There seems to be strong relationship between room_type_other with room_type_Private and bedrooms with beds. We will remove one of the two for these two pairs.

# Drop collinear features
to_drop = ['beds',
           'bedrooms',
           'room_type_Other', 
           'room_type_Private room']
to_drop.extend(list(transformed_data.columns[transformed_data.columns.str.endswith('nan')]))

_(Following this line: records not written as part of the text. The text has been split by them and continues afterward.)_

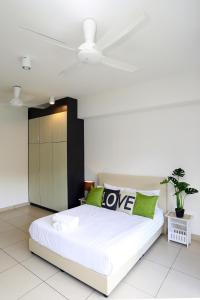 een wit bed met groene kussens in een slaapkamer bij LOVELY & COZY HOME @ MIDILLS GENTING in Genting Highlands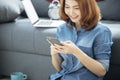 Smart Woman Explore Online Shopping Website on smartphone. Smiling face of asian woman holding cellphone with E-commerce Shopping Royalty Free Stock Photo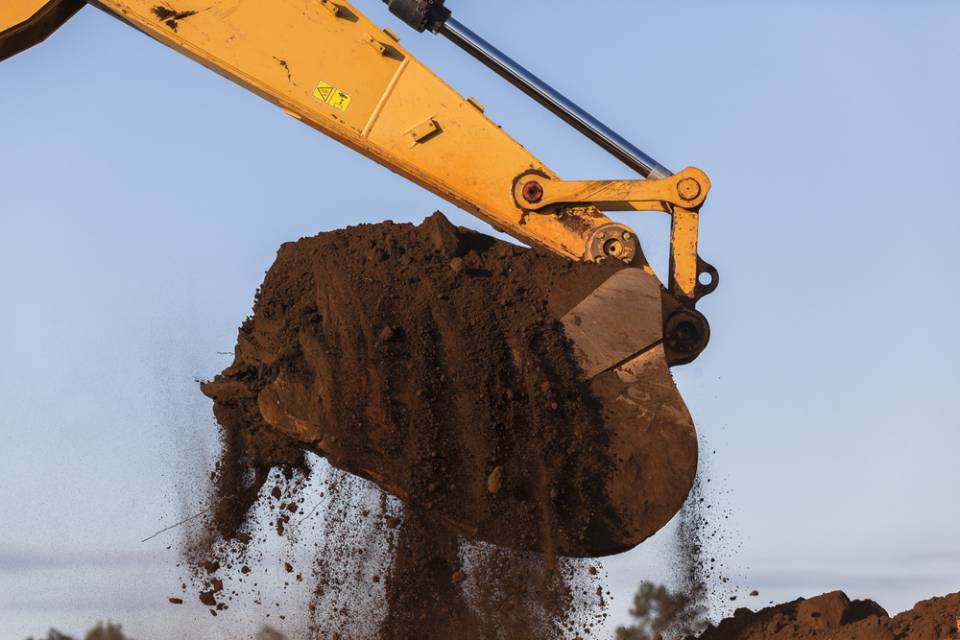 machine excavating soil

transformed_data.drop(to_drop, axis=1, inplace=True)
# See the multicollinearity without area feature
multi_collinearity_heatmap(transformed_data.drop(list(transformed_data.columns[transformed_data.columns.str.startswith('area')]), axis=1), figsize=(25,22))

png

Address Skewed Data

numerical_columns = ['accommodates', 'bathrooms', 'active_days', 'maximum_nights', 'minimum_nights', 'number_of_reviews', 'price']
transformed_data[numerical_columns].hist(figsize=(10,11));

png

# Log transforming columns
numerical_columns = [i for i in numerical_columns if i not in ['host_days_active']] # Remove items not to be transformed

for col in numerical_columns:
    transformed_data[col] = transformed_data[col].astype('float64').replace(0.0, 0.01) # Replace 0s with 0.01
    transformed_data[col] = np.log(transformed_data[col])
/usr/local/lib/python3.7/dist-packages/pandas/core/series.py:726: RuntimeWarning: invalid value encountered in log
  result = getattr(ufunc, method)(*inputs, **kwargs)
transformed_data[numerical_columns].hist(figsize=(10,11));

png

# Separating X and y
X = transformed_data.drop('price', axis=1)
y = transformed_data.price

# Scaling
scaler = StandardScaler()
X = pd.DataFrame(scaler.fit_transform(X), columns=list(X.columns))

##Modeling and Evaluation

# Splitting into train and test sets
X_train, X_test, y_train, y_test = train_test_split(X, y, test_size=0.2, random_state=123)

XGB

# Modeling
xgb_reg_start = time.time()

xgb_reg = xgb.XGBRegressor()
xgb_reg.fit(X_train, y_train)
training_preds_xgb_reg = xgb_reg.predict(X_train)
val_preds_xgb_reg = xgb_reg.predict(X_test)

xgb_reg_end = time.time()

print(f"Time taken to run: {round((xgb_reg_end - xgb_reg_start)/60,1)} minutes")
print("\nTraining MSE:", round(mean_squared_error(y_train, training_preds_xgb_reg),4))
print("Validation MSE:", round(mean_squared_error(y_test, val_preds_xgb_reg),4))
print("\nTraining r2:", round(r2_score(y_train, training_preds_xgb_reg),4))
print("Validation r2:", round(r2_score(y_test, val_preds_xgb_reg),4))
[14:52:27] WARNING: /workspace/src/objective/regression_obj.cu:152: reg:linear is now deprecated in favor of reg:squarederror.
Time taken to run: 0.1 minutes

Training MSE: 0.1971
Validation MSE: 0.2054

Training r2: 0.5501
Validation r2: 0.5187
# Calculate weights
ft_weights_xgb_reg = pd.DataFrame(xgb_reg.feature_importances_, columns=['weight'], index=X_train.columns)
ft_weights_xgb_reg.sort_values('weight', inplace=True)
ft_weights_xgb_reg
weight
room_type_Entire home/apt 0.000000
area_Vaugirard 0.000000
area_Entrepôt 0.000000
area_Batignolles-Monceau 0.000000
area_Observatoire 0.008662
maximum_nights 0.010759
area_Panthéon 0.010760
id 0.011895
active_days 0.012367
area_Opéra 0.013760
area_Bourse 0.015044
area_Popincourt 0.018647
area_Passy 0.019185
number_of_reviews 0.020651
area_Reuilly 0.020975
area_Temple 0.023728
area_Gobelins 0.025696
area_Palais-Bourbon 0.025961
area_Hôtel-de-Ville 0.029520
host_is_superhost 0.029991
area_Louvre 0.030567
area_Luxembourg 0.032430
minimum_nights 0.032503
area_Élysée 0.043453
area_Buttes-Chaumont 0.048962
area_Ménilmontant 0.053697
area_Buttes-Montmartre 0.062794
instant_bookable 0.077156
bathrooms 0.137204
accommodates 0.183633
# Plotting feature importances
plt.figure(figsize=(8,20))
plt.barh(ft_weights_xgb_reg.index, ft_weights_xgb_reg.weight, align='center') 
plt.title("Feature importances in the XGBoost model", fontsize=14)
plt.xlabel("Feature importance")
plt.margins(y=0.01)
plt.show()

png

Note: This project is still ongoing. Feature engineering and model development will be improved to increase metrics of the model's quality.